Isso sem falar nas greves. A de ontem, feita por aeronautas insatisfeitos com a pouca disposição para negociar das companhias aéreas, afetou muito a vida de usuários dos terminais de Guarulhos/Cumbica (São Paulo) e Galeão/Tom Jobim (Rio de Janeiro), os mais movimentados do país, e deixou centenas sem saber a hora de chegar ao destino ou, na melhor das hipóteses, como tornar a espera menos desgastante. Não há cadeiras suficientes, faltam informações, os serviços caem de qualidade e nestes dias, nem a temperatura ajuda.
É óbvio que, diante de um quadro assim, o descontentamento vai se transformando em ranger de dentes e piora quando vem à memória o reajuste de 6,69% no valor da taxa de embarque, em julho, e o acréscimo de 42% nas tarifas, entre novembro e dezembro, este respondendo pela verdadeira ginástica financeira que muitos passageiros fizeram para conseguir viajar.
E a experiência ensina a quem não tem como escapar desses deslocamentos, em fim de ano, que a volta pode não ser exatamente um exercício de respeito ao passageiro, começando pelas filas e a pouca simpatia de alguns funcionários sobrecarregados pelo movimento nos balcões de check-in. Isto quando velhos fantasmas – como os apagões – não inventam de deixar tudo um pouco pior, sobretudo em verões severos como o que o país atravessa.
Em abril de 2014, a ameaça de apagões no Aeroporto do Galeão, durante a Copa do Mundo, era cogitada pelo Ministério da Aviação Civil, porque os sinais já estavam sendo dados com registro de falta de luz no terminal. Não aconteceu. Se houvesse ocorrido, no entanto, os prejuízos seriam atenuados pelo fato de a temperatura se manter em patamar previsível.
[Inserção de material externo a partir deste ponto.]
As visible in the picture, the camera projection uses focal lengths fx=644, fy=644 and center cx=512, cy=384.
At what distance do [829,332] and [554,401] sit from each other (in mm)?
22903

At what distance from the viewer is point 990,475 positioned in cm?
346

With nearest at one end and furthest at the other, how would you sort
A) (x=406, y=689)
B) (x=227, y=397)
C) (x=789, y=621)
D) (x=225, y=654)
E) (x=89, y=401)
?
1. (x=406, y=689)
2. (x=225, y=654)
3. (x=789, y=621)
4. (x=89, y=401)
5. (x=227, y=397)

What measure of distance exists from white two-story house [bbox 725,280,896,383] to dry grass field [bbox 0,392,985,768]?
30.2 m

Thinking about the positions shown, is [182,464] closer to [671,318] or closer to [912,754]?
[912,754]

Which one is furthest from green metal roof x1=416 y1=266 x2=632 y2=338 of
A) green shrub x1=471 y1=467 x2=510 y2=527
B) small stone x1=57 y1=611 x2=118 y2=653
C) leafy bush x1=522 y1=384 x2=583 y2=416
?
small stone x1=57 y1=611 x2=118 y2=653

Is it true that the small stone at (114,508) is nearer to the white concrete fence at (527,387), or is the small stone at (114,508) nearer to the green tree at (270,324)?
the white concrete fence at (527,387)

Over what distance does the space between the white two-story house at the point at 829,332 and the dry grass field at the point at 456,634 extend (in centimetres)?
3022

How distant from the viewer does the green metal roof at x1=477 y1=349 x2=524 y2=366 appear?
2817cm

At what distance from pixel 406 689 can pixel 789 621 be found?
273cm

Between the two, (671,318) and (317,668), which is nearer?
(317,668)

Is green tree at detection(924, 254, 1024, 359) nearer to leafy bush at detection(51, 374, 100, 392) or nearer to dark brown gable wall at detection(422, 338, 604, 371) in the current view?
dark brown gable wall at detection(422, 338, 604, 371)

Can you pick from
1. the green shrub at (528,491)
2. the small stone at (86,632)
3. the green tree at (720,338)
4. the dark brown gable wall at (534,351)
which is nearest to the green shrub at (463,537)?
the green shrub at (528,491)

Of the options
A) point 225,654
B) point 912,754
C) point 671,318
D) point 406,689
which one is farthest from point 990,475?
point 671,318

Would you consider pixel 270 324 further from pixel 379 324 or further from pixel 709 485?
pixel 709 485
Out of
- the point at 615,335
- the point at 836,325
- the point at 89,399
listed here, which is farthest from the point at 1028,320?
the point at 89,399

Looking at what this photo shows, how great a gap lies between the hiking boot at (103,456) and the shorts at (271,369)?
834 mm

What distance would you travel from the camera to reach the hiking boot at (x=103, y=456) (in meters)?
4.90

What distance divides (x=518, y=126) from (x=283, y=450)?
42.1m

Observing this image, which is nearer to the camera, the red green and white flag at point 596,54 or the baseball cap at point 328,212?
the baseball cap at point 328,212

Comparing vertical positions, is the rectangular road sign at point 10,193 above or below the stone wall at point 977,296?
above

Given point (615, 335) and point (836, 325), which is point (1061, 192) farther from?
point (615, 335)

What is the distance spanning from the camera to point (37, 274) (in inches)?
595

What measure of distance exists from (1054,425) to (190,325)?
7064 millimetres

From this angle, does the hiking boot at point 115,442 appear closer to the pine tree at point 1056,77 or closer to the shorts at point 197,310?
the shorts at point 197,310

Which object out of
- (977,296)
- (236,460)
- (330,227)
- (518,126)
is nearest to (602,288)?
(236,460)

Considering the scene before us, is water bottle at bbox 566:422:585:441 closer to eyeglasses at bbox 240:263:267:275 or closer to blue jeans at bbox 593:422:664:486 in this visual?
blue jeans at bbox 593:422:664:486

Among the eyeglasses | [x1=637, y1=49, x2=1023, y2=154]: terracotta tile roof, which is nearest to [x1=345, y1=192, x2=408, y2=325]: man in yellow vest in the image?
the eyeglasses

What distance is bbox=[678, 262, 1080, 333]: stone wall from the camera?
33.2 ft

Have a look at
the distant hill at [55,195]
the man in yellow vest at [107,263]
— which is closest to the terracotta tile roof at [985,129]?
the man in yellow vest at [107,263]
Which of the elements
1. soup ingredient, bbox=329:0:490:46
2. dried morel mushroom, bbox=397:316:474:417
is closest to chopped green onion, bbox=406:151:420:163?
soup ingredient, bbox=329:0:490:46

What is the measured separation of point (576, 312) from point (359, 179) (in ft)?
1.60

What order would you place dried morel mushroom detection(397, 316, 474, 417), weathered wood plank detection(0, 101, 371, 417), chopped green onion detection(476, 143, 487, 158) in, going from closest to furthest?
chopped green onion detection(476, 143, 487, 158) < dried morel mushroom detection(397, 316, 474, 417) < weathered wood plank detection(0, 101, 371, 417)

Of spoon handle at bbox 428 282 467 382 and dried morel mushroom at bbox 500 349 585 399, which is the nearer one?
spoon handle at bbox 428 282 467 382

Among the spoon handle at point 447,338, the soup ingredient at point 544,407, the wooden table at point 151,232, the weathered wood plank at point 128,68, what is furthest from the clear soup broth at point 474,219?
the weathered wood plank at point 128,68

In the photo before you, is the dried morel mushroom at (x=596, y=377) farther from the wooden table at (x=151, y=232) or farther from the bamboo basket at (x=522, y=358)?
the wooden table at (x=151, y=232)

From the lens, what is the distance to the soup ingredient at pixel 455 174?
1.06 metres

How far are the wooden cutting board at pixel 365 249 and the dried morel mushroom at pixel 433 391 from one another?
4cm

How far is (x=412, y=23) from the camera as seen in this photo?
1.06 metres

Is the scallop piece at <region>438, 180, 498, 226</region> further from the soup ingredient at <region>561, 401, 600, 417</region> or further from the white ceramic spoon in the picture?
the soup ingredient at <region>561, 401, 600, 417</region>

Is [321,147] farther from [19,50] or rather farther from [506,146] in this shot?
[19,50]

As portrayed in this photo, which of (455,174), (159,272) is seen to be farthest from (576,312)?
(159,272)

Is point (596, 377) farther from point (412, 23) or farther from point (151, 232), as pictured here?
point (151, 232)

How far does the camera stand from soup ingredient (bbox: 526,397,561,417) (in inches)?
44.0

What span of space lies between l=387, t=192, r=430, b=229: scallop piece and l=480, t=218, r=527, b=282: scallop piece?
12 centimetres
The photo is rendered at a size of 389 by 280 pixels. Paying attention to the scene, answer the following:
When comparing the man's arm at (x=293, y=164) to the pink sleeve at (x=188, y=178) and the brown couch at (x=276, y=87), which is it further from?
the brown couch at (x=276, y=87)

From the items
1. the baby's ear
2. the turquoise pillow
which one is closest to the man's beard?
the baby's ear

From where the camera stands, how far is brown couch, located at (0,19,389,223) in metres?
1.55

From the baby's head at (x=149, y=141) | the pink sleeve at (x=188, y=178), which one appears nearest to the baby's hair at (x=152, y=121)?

Não foi o que se viu no último dia 12, em plena temporada de férias, quando o escuro encontrou os saguões do Galeão e de Guarulhos cheios de passageiros suando em bicas, por sobrecarga no sistema de ar condicionado.
Dez dias depois, o calor continua se somando aos inimigos comuns dos usuários e produzindo “efeitos colaterais”. Ontem, ao fazer conexão no Galeão, um passageiro queixou-se do forte cheiro de ratos mortos e tratou de investigar o incômodo. Descobriu que tinham sido vítimas da alta temperatura nos dutos de ar-condicionado.
Enquanto aeronautas e empresas aéreas não se entendem, aeroporto segue sendo ambiente de estresse e revolta. E há ainda outro dado para que ela se mantenha robusta: em cidades que sediaram copas do mundo, os frutos da renovação da infraestrutura serviram para melhorar a qualidade de vida dos habitantes. Mas, no Brasil, a colheita é amarga e a herança, calamitosa, não só nos lugares que um dia já foram sinônimo de bem-estar.